--- start ---

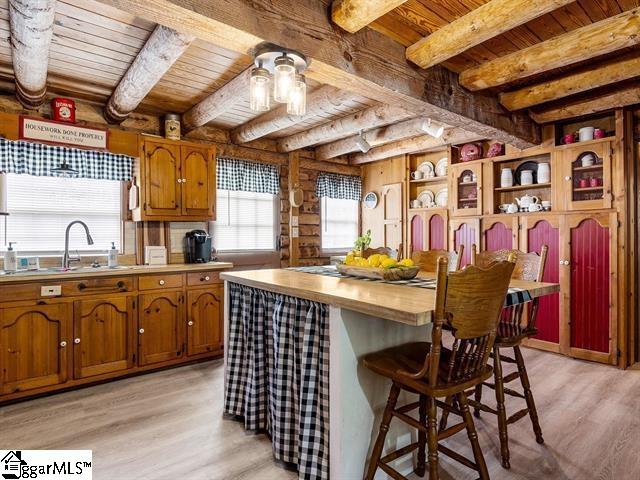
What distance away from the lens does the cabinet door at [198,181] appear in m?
3.72

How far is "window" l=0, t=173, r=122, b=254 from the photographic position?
10.6ft

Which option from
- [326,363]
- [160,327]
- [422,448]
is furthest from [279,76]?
[160,327]

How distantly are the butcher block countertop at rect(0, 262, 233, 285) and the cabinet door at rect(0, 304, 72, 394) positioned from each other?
0.21m

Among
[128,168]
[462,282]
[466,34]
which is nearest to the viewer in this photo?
[462,282]

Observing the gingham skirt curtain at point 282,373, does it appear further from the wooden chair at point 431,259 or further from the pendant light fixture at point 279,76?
the wooden chair at point 431,259

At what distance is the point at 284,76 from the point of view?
6.08 feet

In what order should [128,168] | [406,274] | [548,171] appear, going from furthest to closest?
[548,171]
[128,168]
[406,274]

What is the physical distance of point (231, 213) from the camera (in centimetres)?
462

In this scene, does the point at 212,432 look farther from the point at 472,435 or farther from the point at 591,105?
the point at 591,105

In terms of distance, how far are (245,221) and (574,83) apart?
3.51 m

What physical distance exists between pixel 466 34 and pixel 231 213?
3.25 meters

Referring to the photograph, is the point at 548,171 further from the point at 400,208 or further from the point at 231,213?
the point at 231,213

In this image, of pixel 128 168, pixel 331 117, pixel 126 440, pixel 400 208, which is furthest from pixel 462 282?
pixel 400 208

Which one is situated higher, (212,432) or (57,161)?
(57,161)
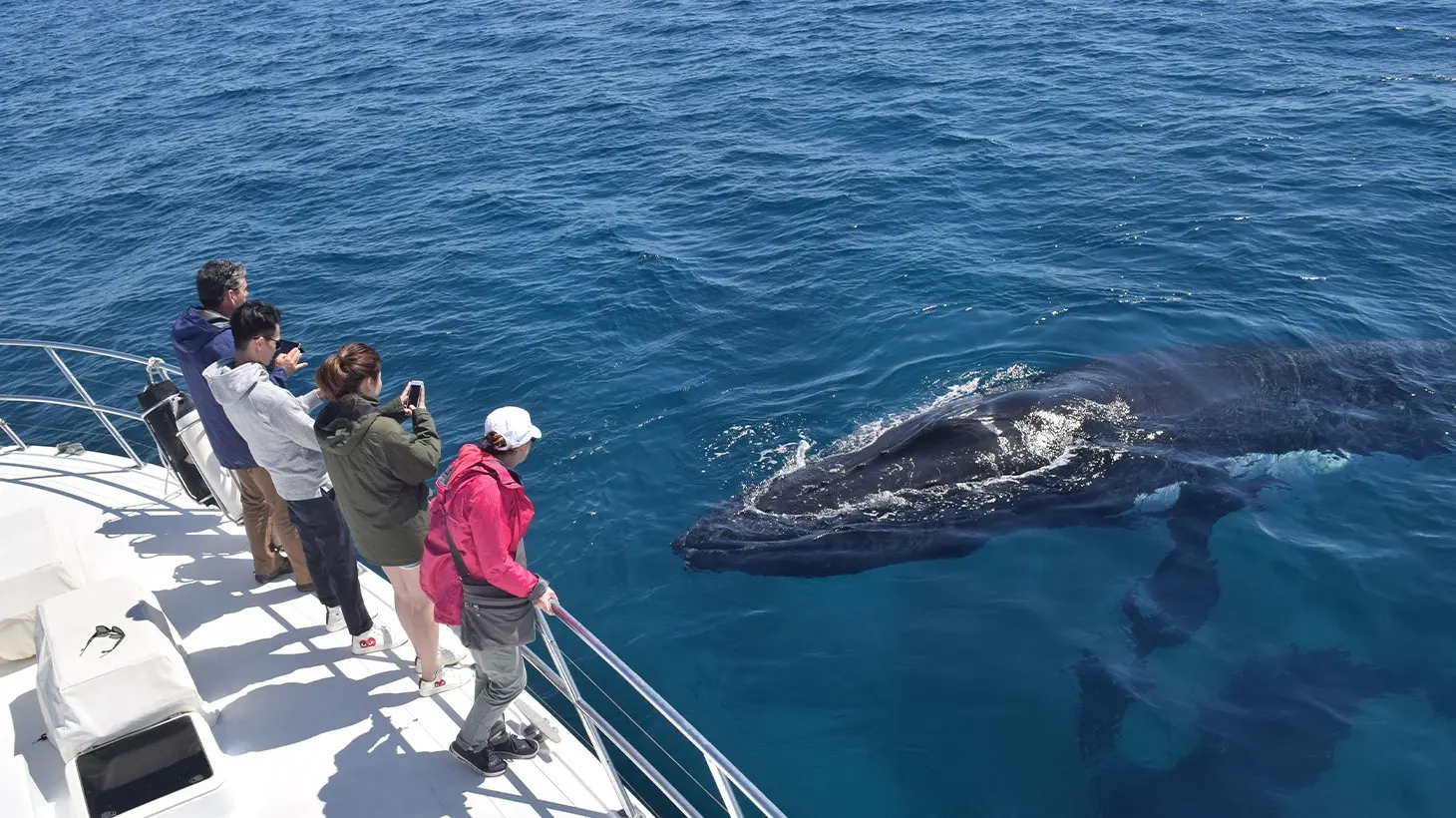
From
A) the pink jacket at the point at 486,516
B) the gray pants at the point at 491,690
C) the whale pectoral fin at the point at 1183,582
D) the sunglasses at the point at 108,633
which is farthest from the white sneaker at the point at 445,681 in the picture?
the whale pectoral fin at the point at 1183,582

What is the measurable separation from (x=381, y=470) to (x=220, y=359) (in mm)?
2333

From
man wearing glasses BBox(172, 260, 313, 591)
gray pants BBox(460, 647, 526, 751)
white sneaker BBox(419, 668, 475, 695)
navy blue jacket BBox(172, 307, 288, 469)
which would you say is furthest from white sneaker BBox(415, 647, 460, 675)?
navy blue jacket BBox(172, 307, 288, 469)

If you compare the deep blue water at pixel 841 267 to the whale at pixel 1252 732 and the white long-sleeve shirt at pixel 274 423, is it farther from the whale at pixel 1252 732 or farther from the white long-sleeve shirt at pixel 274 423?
the white long-sleeve shirt at pixel 274 423

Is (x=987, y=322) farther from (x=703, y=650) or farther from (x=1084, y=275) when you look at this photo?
(x=703, y=650)

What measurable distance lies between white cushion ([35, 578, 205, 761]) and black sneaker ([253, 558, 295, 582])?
206 cm

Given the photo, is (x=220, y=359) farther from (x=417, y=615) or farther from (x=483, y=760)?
(x=483, y=760)

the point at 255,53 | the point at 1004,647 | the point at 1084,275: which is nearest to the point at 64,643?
the point at 1004,647

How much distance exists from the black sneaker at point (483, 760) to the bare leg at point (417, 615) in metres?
0.92

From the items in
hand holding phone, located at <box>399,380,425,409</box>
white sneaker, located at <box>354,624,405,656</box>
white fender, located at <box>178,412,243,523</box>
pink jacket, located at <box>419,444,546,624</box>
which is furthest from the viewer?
white fender, located at <box>178,412,243,523</box>

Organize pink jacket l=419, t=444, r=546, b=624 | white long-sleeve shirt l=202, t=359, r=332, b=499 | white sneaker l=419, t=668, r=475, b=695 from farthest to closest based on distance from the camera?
white sneaker l=419, t=668, r=475, b=695, white long-sleeve shirt l=202, t=359, r=332, b=499, pink jacket l=419, t=444, r=546, b=624

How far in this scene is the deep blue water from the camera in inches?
431

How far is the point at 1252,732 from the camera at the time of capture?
10.1 m

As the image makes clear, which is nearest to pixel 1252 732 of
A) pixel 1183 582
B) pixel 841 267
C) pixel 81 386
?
pixel 1183 582

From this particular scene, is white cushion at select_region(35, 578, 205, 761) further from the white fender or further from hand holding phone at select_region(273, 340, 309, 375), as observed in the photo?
the white fender
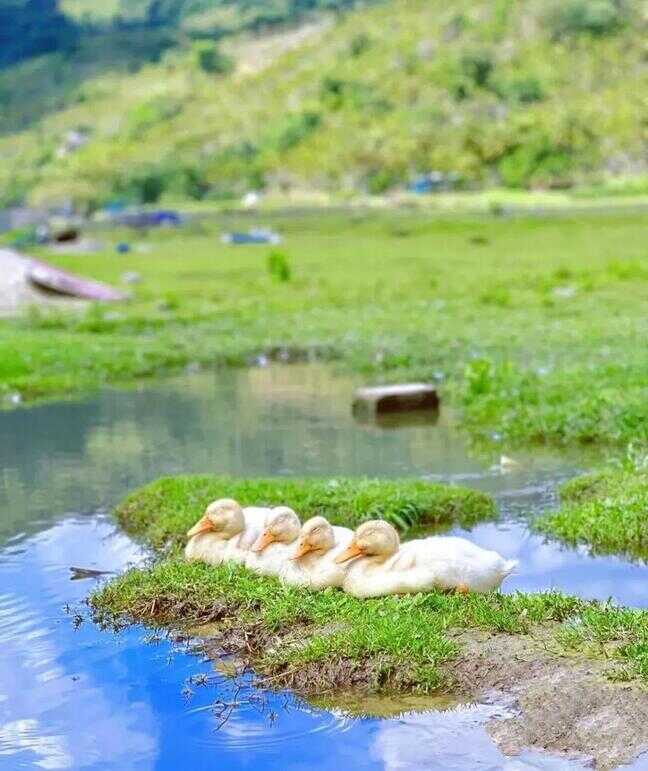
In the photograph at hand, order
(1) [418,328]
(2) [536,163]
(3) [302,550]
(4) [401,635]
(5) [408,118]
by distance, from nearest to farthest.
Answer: (4) [401,635] → (3) [302,550] → (1) [418,328] → (2) [536,163] → (5) [408,118]

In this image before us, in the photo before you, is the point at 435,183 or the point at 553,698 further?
the point at 435,183

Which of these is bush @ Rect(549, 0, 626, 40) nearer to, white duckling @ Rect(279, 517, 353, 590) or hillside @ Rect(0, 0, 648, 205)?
hillside @ Rect(0, 0, 648, 205)

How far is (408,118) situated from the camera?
5364 inches

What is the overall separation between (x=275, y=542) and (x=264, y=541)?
3.7 inches

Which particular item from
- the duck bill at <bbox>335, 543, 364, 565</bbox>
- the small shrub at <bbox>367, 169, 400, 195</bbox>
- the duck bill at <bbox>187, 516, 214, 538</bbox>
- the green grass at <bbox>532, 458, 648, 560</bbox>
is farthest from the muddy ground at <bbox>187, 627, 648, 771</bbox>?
the small shrub at <bbox>367, 169, 400, 195</bbox>

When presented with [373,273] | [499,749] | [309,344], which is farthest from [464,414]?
[373,273]

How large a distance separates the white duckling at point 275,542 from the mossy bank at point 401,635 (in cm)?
12

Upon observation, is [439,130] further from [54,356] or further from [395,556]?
[395,556]

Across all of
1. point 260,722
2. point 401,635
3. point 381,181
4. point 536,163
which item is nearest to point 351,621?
point 401,635

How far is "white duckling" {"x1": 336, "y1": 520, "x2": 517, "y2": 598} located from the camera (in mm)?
9414

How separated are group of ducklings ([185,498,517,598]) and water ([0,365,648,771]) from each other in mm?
1098

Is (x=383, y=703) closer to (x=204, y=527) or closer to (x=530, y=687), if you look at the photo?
(x=530, y=687)

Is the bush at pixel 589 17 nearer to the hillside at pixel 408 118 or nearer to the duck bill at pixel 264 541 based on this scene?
the hillside at pixel 408 118

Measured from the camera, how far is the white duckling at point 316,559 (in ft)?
31.7
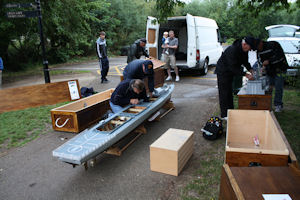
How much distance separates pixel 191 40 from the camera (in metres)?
9.47

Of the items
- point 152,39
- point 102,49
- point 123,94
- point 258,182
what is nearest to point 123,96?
point 123,94

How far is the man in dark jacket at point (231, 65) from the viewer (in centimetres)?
480

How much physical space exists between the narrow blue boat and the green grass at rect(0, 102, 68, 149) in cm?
196

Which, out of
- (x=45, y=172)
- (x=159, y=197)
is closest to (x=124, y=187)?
(x=159, y=197)

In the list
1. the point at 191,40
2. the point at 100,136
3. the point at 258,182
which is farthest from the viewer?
the point at 191,40

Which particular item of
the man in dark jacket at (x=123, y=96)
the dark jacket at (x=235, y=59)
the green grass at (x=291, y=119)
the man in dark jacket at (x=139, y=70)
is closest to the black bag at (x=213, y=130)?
the dark jacket at (x=235, y=59)

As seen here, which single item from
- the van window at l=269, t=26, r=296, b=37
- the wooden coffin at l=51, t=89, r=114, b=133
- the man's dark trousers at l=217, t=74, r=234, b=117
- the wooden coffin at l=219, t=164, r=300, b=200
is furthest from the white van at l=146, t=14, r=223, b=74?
the wooden coffin at l=219, t=164, r=300, b=200

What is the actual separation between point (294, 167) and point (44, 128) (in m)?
5.25

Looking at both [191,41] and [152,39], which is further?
[152,39]

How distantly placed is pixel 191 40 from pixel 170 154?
6.90 m

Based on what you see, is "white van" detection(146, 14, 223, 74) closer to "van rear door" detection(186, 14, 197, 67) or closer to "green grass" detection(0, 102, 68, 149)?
"van rear door" detection(186, 14, 197, 67)

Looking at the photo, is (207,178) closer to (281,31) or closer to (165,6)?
(165,6)

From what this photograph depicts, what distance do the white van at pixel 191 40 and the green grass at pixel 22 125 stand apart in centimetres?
494

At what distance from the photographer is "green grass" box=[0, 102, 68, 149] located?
5125 mm
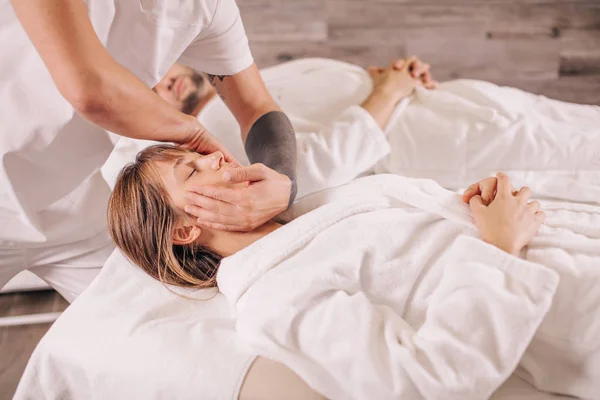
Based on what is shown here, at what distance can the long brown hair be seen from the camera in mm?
1149

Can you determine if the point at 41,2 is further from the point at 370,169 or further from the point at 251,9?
the point at 251,9

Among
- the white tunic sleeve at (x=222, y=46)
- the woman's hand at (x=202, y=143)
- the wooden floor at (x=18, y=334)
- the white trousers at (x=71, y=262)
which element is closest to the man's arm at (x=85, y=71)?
the woman's hand at (x=202, y=143)

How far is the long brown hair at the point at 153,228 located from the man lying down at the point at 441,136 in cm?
31

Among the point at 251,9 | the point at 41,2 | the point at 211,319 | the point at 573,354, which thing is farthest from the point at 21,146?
the point at 251,9

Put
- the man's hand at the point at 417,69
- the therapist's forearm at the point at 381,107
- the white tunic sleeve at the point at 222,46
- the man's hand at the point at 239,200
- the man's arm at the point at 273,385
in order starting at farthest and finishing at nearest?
the man's hand at the point at 417,69 → the therapist's forearm at the point at 381,107 → the white tunic sleeve at the point at 222,46 → the man's hand at the point at 239,200 → the man's arm at the point at 273,385

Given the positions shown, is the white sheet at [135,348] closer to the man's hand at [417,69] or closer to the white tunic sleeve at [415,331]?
the white tunic sleeve at [415,331]

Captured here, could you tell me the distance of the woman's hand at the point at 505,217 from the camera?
1050mm

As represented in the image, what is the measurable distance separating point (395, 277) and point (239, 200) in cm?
32

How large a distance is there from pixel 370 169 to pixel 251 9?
113 centimetres

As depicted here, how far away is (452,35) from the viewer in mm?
2355

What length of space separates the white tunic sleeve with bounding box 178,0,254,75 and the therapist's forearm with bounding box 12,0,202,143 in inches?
12.3

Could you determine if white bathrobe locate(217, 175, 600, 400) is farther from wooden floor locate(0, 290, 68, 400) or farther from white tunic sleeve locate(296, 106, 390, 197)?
wooden floor locate(0, 290, 68, 400)

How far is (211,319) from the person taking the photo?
1.15 m

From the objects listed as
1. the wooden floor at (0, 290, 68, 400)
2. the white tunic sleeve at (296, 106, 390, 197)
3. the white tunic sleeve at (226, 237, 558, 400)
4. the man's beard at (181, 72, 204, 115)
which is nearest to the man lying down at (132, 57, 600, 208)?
the white tunic sleeve at (296, 106, 390, 197)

--- end ---

Work required:
Can you rewrite the items from the line containing "What length of" through the end of the items as a numbered list, leaving out blank lines?

Written answer:
1. What length of space separates the white tunic sleeve with bounding box 178,0,254,75 and the therapist's forearm with bounding box 12,0,202,143 in inches?
2. 12.3
3. Could you determine if white bathrobe locate(217, 175, 600, 400) is farther from wooden floor locate(0, 290, 68, 400) or farther from white tunic sleeve locate(296, 106, 390, 197)?
4. wooden floor locate(0, 290, 68, 400)
5. How far is (211,319) from the person taking the photo?
6. 1.15 m
7. From the objects listed as
8. 1. the wooden floor at (0, 290, 68, 400)
9. 2. the white tunic sleeve at (296, 106, 390, 197)
10. 3. the white tunic sleeve at (226, 237, 558, 400)
11. 4. the man's beard at (181, 72, 204, 115)
12. which is nearest to the man lying down at (132, 57, 600, 208)?
13. the white tunic sleeve at (296, 106, 390, 197)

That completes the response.